The LLM Training Process: Teaching Our Model to Predict

Training a language model involves showing it millions of examples and having it learn to predict the next word. Let’s implement this process step by step:

1. Setting Up the Training Loop

First, let’s define our training function:

def train_model(
    model,
    train_loader,
    val_loader=None,
    epochs=3,
    learning_rate=3e-4,
    max_grad_norm=1.0,
    warmup_steps=1000,
    checkpoint_dir="./checkpoints",
    log_interval=100
):
    """Train the Mini-GPT model."""
    # Create directory for checkpoints
    os.makedirs(checkpoint_dir, exist_ok=True)

    # Initialize optimizer
    optimizer = torch.optim.AdamW(model.parameters(), lr=learning_rate)

    # Learning rate scheduler with warmup
    def lr_lambda(step):
        # Linear warmup followed by cosine decay
        if step < warmup_steps:
            return step / warmup_steps
        else:
            # Cosine decay to 10% of max learning rate
            progress = (step - warmup_steps) / max(1, epochs * len(train_loader) - warmup_steps)
            return 0.1 + 0.9 * 0.5 * (1.0 + math.cos(math.pi * progress))

This training function is the heart of our learning process.

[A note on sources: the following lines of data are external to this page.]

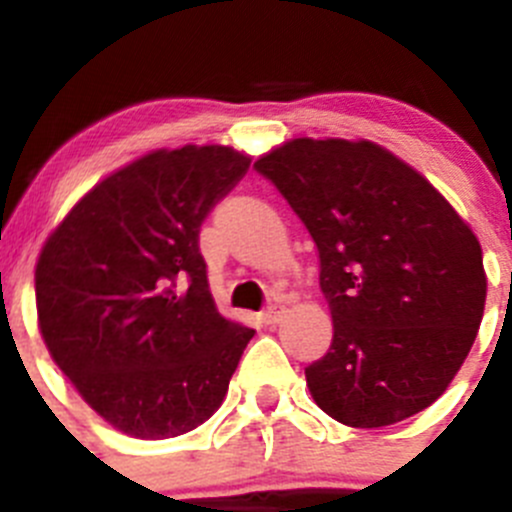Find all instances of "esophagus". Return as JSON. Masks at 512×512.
<instances>
[{"label":"esophagus","mask_w":512,"mask_h":512,"mask_svg":"<svg viewBox=\"0 0 512 512\" xmlns=\"http://www.w3.org/2000/svg\"><path fill=\"white\" fill-rule=\"evenodd\" d=\"M282 315H284V307L274 302V305H269L264 312H261V323H264V325H277L279 320H282Z\"/></svg>","instance_id":"1"}]
</instances>
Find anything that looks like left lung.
Returning a JSON list of instances; mask_svg holds the SVG:
<instances>
[{"instance_id":"1","label":"left lung","mask_w":512,"mask_h":512,"mask_svg":"<svg viewBox=\"0 0 512 512\" xmlns=\"http://www.w3.org/2000/svg\"><path fill=\"white\" fill-rule=\"evenodd\" d=\"M253 169L318 248L333 341L305 369L315 402L351 428L400 423L436 402L485 312L482 248L469 225L369 140L295 138Z\"/></svg>"}]
</instances>
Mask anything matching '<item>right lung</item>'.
<instances>
[{
    "mask_svg": "<svg viewBox=\"0 0 512 512\" xmlns=\"http://www.w3.org/2000/svg\"><path fill=\"white\" fill-rule=\"evenodd\" d=\"M248 166L225 146L153 151L99 182L43 246L35 300L45 346L128 436L205 423L253 338L217 312L200 253L205 217Z\"/></svg>",
    "mask_w": 512,
    "mask_h": 512,
    "instance_id": "add662e5",
    "label": "right lung"
}]
</instances>
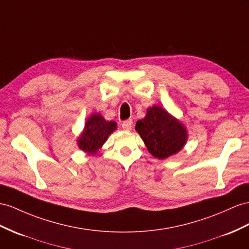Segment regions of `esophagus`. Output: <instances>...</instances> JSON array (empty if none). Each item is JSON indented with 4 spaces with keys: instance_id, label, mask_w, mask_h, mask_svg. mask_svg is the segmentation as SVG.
Instances as JSON below:
<instances>
[{
    "instance_id": "obj_1",
    "label": "esophagus",
    "mask_w": 249,
    "mask_h": 249,
    "mask_svg": "<svg viewBox=\"0 0 249 249\" xmlns=\"http://www.w3.org/2000/svg\"><path fill=\"white\" fill-rule=\"evenodd\" d=\"M122 128L124 130H130L132 128V120H126L122 123Z\"/></svg>"
}]
</instances>
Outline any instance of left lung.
Instances as JSON below:
<instances>
[{
  "label": "left lung",
  "instance_id": "1",
  "mask_svg": "<svg viewBox=\"0 0 249 249\" xmlns=\"http://www.w3.org/2000/svg\"><path fill=\"white\" fill-rule=\"evenodd\" d=\"M150 154L158 159H166L181 150L187 140V132L179 121L159 106L147 110V114L136 124Z\"/></svg>",
  "mask_w": 249,
  "mask_h": 249
}]
</instances>
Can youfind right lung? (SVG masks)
Listing matches in <instances>:
<instances>
[{
	"instance_id": "right-lung-1",
	"label": "right lung",
	"mask_w": 249,
	"mask_h": 249,
	"mask_svg": "<svg viewBox=\"0 0 249 249\" xmlns=\"http://www.w3.org/2000/svg\"><path fill=\"white\" fill-rule=\"evenodd\" d=\"M116 128V122H108L101 114L93 113L88 119L85 130L78 140L79 147L88 154H95Z\"/></svg>"
}]
</instances>
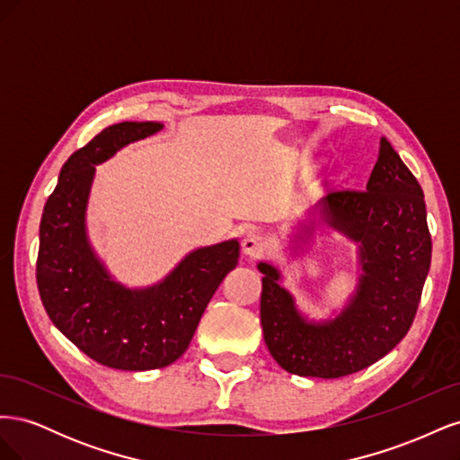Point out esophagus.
I'll return each mask as SVG.
<instances>
[{
	"instance_id": "obj_1",
	"label": "esophagus",
	"mask_w": 460,
	"mask_h": 460,
	"mask_svg": "<svg viewBox=\"0 0 460 460\" xmlns=\"http://www.w3.org/2000/svg\"><path fill=\"white\" fill-rule=\"evenodd\" d=\"M267 247H269L267 240H264L257 232H249L242 240V252L249 257H261L264 252H267Z\"/></svg>"
}]
</instances>
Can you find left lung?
I'll use <instances>...</instances> for the list:
<instances>
[{
    "label": "left lung",
    "mask_w": 460,
    "mask_h": 460,
    "mask_svg": "<svg viewBox=\"0 0 460 460\" xmlns=\"http://www.w3.org/2000/svg\"><path fill=\"white\" fill-rule=\"evenodd\" d=\"M326 222L358 243L363 274L349 305L328 323H309L278 284L280 272L259 262L261 326L284 370L311 378H341L387 355L407 336L431 261V235L419 180L385 137L367 190L332 191Z\"/></svg>",
    "instance_id": "obj_1"
}]
</instances>
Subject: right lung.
Instances as JSON below:
<instances>
[{"mask_svg":"<svg viewBox=\"0 0 460 460\" xmlns=\"http://www.w3.org/2000/svg\"><path fill=\"white\" fill-rule=\"evenodd\" d=\"M159 122H119L97 134L63 164L40 222L36 282L51 323L95 363L117 370H153L182 357L201 314L238 264L240 243L201 247L146 289L115 282L86 238V203L95 164Z\"/></svg>","mask_w":460,"mask_h":460,"instance_id":"right-lung-1","label":"right lung"}]
</instances>
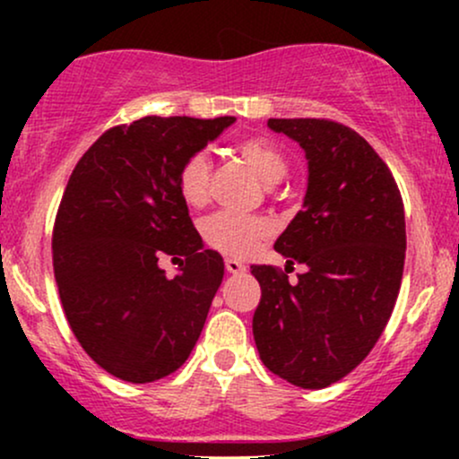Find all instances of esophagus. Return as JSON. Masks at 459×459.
Returning a JSON list of instances; mask_svg holds the SVG:
<instances>
[{"instance_id": "esophagus-1", "label": "esophagus", "mask_w": 459, "mask_h": 459, "mask_svg": "<svg viewBox=\"0 0 459 459\" xmlns=\"http://www.w3.org/2000/svg\"><path fill=\"white\" fill-rule=\"evenodd\" d=\"M226 272L229 273H241L246 272V265L237 259H226Z\"/></svg>"}]
</instances>
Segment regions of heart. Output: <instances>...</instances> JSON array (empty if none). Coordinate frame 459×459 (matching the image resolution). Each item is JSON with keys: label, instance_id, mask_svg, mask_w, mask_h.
<instances>
[{"label": "heart", "instance_id": "b5f03b06", "mask_svg": "<svg viewBox=\"0 0 459 459\" xmlns=\"http://www.w3.org/2000/svg\"><path fill=\"white\" fill-rule=\"evenodd\" d=\"M235 151L261 181L276 183L287 175V160L278 149L265 138H244L235 144ZM177 186L183 200L192 207L207 203L212 189V161L207 152H192L181 163L177 175ZM203 239L215 250L229 256H247L256 250L263 239L272 235V222L263 215H244L233 212H215L200 224Z\"/></svg>", "mask_w": 459, "mask_h": 459}]
</instances>
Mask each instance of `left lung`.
<instances>
[{
	"label": "left lung",
	"mask_w": 459,
	"mask_h": 459,
	"mask_svg": "<svg viewBox=\"0 0 459 459\" xmlns=\"http://www.w3.org/2000/svg\"><path fill=\"white\" fill-rule=\"evenodd\" d=\"M308 160L304 209L273 244V265H250L261 284L252 332L263 365L299 388H325L351 373L386 328L402 287L405 215L391 168L373 146L328 118H270Z\"/></svg>",
	"instance_id": "left-lung-1"
}]
</instances>
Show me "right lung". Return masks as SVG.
I'll return each instance as SVG.
<instances>
[{
    "label": "right lung",
    "instance_id": "add662e5",
    "mask_svg": "<svg viewBox=\"0 0 459 459\" xmlns=\"http://www.w3.org/2000/svg\"><path fill=\"white\" fill-rule=\"evenodd\" d=\"M235 116H144L83 152L56 213L54 273L73 334L114 377L161 380L187 360L224 278L177 186L181 163ZM161 255L179 261L168 279Z\"/></svg>",
    "mask_w": 459,
    "mask_h": 459
}]
</instances>
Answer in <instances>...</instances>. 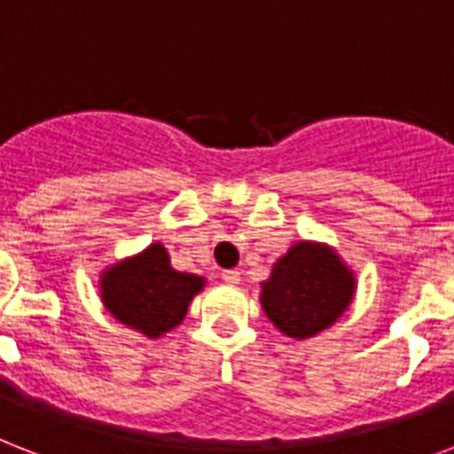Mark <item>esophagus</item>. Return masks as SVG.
I'll list each match as a JSON object with an SVG mask.
<instances>
[{
  "mask_svg": "<svg viewBox=\"0 0 454 454\" xmlns=\"http://www.w3.org/2000/svg\"><path fill=\"white\" fill-rule=\"evenodd\" d=\"M221 278L231 283V286H235V283H240V271L238 269H226V271L221 273Z\"/></svg>",
  "mask_w": 454,
  "mask_h": 454,
  "instance_id": "34e87169",
  "label": "esophagus"
}]
</instances>
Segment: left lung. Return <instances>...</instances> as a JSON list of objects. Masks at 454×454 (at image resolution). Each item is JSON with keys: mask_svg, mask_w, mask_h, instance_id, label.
<instances>
[{"mask_svg": "<svg viewBox=\"0 0 454 454\" xmlns=\"http://www.w3.org/2000/svg\"><path fill=\"white\" fill-rule=\"evenodd\" d=\"M355 290V271L331 245L300 240L273 264L259 302L281 333L307 340L340 319Z\"/></svg>", "mask_w": 454, "mask_h": 454, "instance_id": "1", "label": "left lung"}]
</instances>
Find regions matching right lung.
<instances>
[{"mask_svg":"<svg viewBox=\"0 0 454 454\" xmlns=\"http://www.w3.org/2000/svg\"><path fill=\"white\" fill-rule=\"evenodd\" d=\"M204 276L176 271L161 242L106 266L99 276L104 309L123 326L147 338H161L185 319Z\"/></svg>","mask_w":454,"mask_h":454,"instance_id":"right-lung-1","label":"right lung"}]
</instances>
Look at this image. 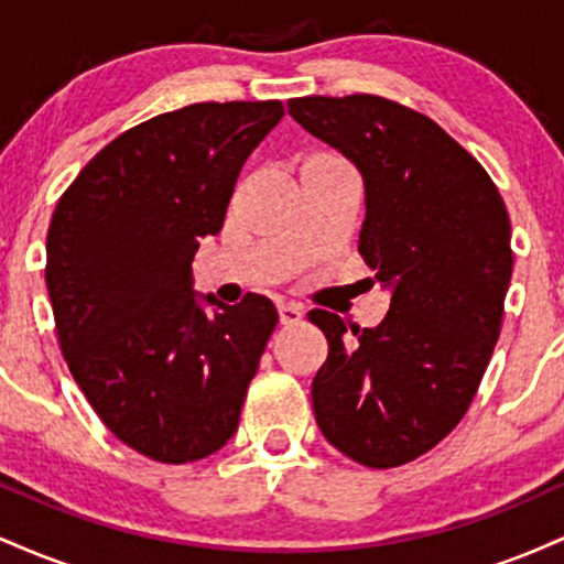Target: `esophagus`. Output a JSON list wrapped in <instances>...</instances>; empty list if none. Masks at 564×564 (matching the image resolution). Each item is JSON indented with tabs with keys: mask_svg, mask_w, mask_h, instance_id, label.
<instances>
[{
	"mask_svg": "<svg viewBox=\"0 0 564 564\" xmlns=\"http://www.w3.org/2000/svg\"><path fill=\"white\" fill-rule=\"evenodd\" d=\"M302 307L294 302H281L278 304V321L283 323V326H294V323L302 321Z\"/></svg>",
	"mask_w": 564,
	"mask_h": 564,
	"instance_id": "esophagus-1",
	"label": "esophagus"
}]
</instances>
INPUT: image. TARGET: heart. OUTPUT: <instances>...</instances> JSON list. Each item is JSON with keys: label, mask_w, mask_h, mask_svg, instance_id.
<instances>
[{"label": "heart", "mask_w": 564, "mask_h": 564, "mask_svg": "<svg viewBox=\"0 0 564 564\" xmlns=\"http://www.w3.org/2000/svg\"><path fill=\"white\" fill-rule=\"evenodd\" d=\"M313 161H332V159H326V156H318V159H313Z\"/></svg>", "instance_id": "1"}]
</instances>
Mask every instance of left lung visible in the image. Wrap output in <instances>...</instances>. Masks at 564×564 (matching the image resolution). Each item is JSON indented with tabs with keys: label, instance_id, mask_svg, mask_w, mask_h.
I'll list each match as a JSON object with an SVG mask.
<instances>
[{
	"label": "left lung",
	"instance_id": "1",
	"mask_svg": "<svg viewBox=\"0 0 564 564\" xmlns=\"http://www.w3.org/2000/svg\"><path fill=\"white\" fill-rule=\"evenodd\" d=\"M289 116L364 177L358 251L390 291L377 328L307 315L328 341L315 422L352 462L400 467L462 422L494 355L514 262L507 206L443 127L400 102L294 97Z\"/></svg>",
	"mask_w": 564,
	"mask_h": 564
}]
</instances>
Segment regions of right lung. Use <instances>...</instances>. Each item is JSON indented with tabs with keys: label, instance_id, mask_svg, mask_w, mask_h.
<instances>
[{
	"label": "right lung",
	"instance_id": "1",
	"mask_svg": "<svg viewBox=\"0 0 564 564\" xmlns=\"http://www.w3.org/2000/svg\"><path fill=\"white\" fill-rule=\"evenodd\" d=\"M281 119L278 100L153 116L57 200L44 278L63 358L102 424L153 462H198L238 430L278 313L260 294L232 307L196 294L191 264Z\"/></svg>",
	"mask_w": 564,
	"mask_h": 564
}]
</instances>
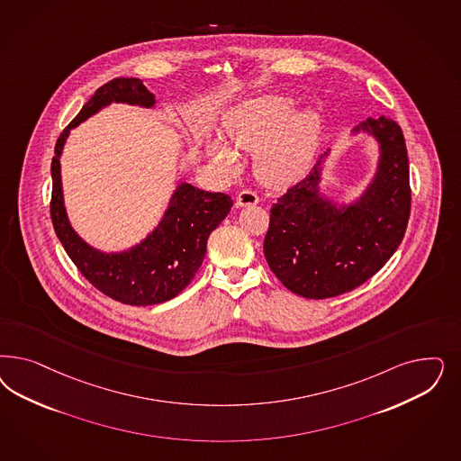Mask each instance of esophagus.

Think of it as a teacher guiding students through increasingly complex language exercises. The function orchestrates several critical tasks:

Optimization: The AdamW optimizer adjusts model weights based on prediction errors
Learning Rate Scheduling: We start with a gentle “warmup” period and gradually reduce the learning rate over time
Gradient Clipping: We prevent extreme weight updates that might destabilize training
Checkpointing: We save our progress regularly in case training is interrupted

The learning rate scheduler deserves special attention – it’s like adjusting a student’s challenge level over time. We start easy (warmup), then gradually increase difficulty, and finally ease off to help the model converge to its best performance.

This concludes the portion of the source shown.